= TEXT SEGMENT =
** BEGIN **

There are multiple threads on this forum beating multiple dead horses in terms of actual cost per mile to operate a car for Uber, both from the ill-informed standpoint of "gas and the occasional added oil change only" to the full IRS deduction. Obviously the truth lies somewhere in the middle for most people. In my case I figure it's around 40 cents/mi for my minivan, but that includes a little extra that I pay per mile for Metromile insurance in order to be fully legit insurance-wise in the California market, an extra expense compared to strictly personal driving with that van. Obviously someone driving an older econobox is going to most likely have a cost per mile more in the 30 cents per mile range, all costs considered, and even a couple cents less per mile if they are riding bareback in terms of insurance.

So, basically, to revisit your example, the cost part of your equation can be reduced in most cases from around $1100 to something more like $280 to $400. That doesn't make this a great gig in my definition but it's a little less bleak than the picture you are presenting. That differential, based on your hypothetical 40 hours, could mean the difference between losing money and making something like $15/hr or so, after expenses but before taxes.

** END **

= EXERCISES TO COMPLETE =
a) In the forum post on Uber driving costs, roughly what cost per mile does the writer give for their own minivan?
b) Write what comes next in the forum post on Uber driving costs, starting after its final sentence.

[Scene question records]
** BEGIN **

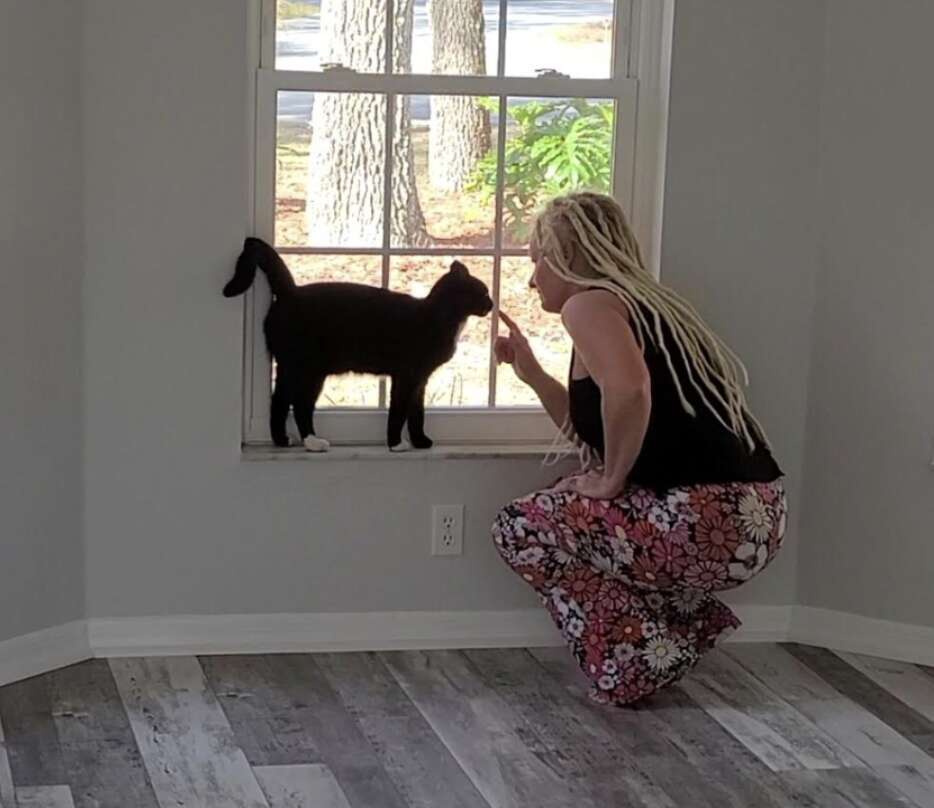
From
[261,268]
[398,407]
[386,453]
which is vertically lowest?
[386,453]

** END **

= ANSWERS BELOW =
a) Around 40 cents per mile.

b)
But the 57.5 cents/mi IRS allowance means that when you are running this low a level of income you can most likely offset most of it on your taxes with the standard mileage deduction. So most likely little taxable income from Ubering, at least in my case. Not that that is anything to brag about.

Last year my stated gross on my Schedule C from taxi driving on my 1040 was $86k, and only $22.5k after allowed expenses. My Uber gross on my Schedule C for that same year was $4k and only $1k after allowed expenses. So I only had to pay the 15.3% self-employment tax on 23.5k. I did not have to pay any income tax since what little taxable amount was left went into my IRA and SEP investments, which will hopefully be taxed at a lower rate when I pull it out down the road.


----------



## yolo25 (Aug 31, 2015)

YouWishYouKnewMe said:


> Easy tool for any fool to calculate actual earnings irs deductions in use
> 
> Cost of driving .55/mile
> 40 hrs a week 1000 miles paid 2000 total miles a week
> ...


Don't forget tips are included in the fare.


----------



## UberEddie2015 (Nov 2, 2015)

BostonBarry - What is your yearly maintenance. You are putting over 50K miles on a year. How long do you think your vehicle will last. Expenses increase each year when your putting on that many miles. Ride share miles are hard on a vehicle. 

Do you count the hours waiting at home for a ping in your hourly rate or don't those hours count. Your working 60 to 70 hours if you count them. 

I don't see the value in doing it.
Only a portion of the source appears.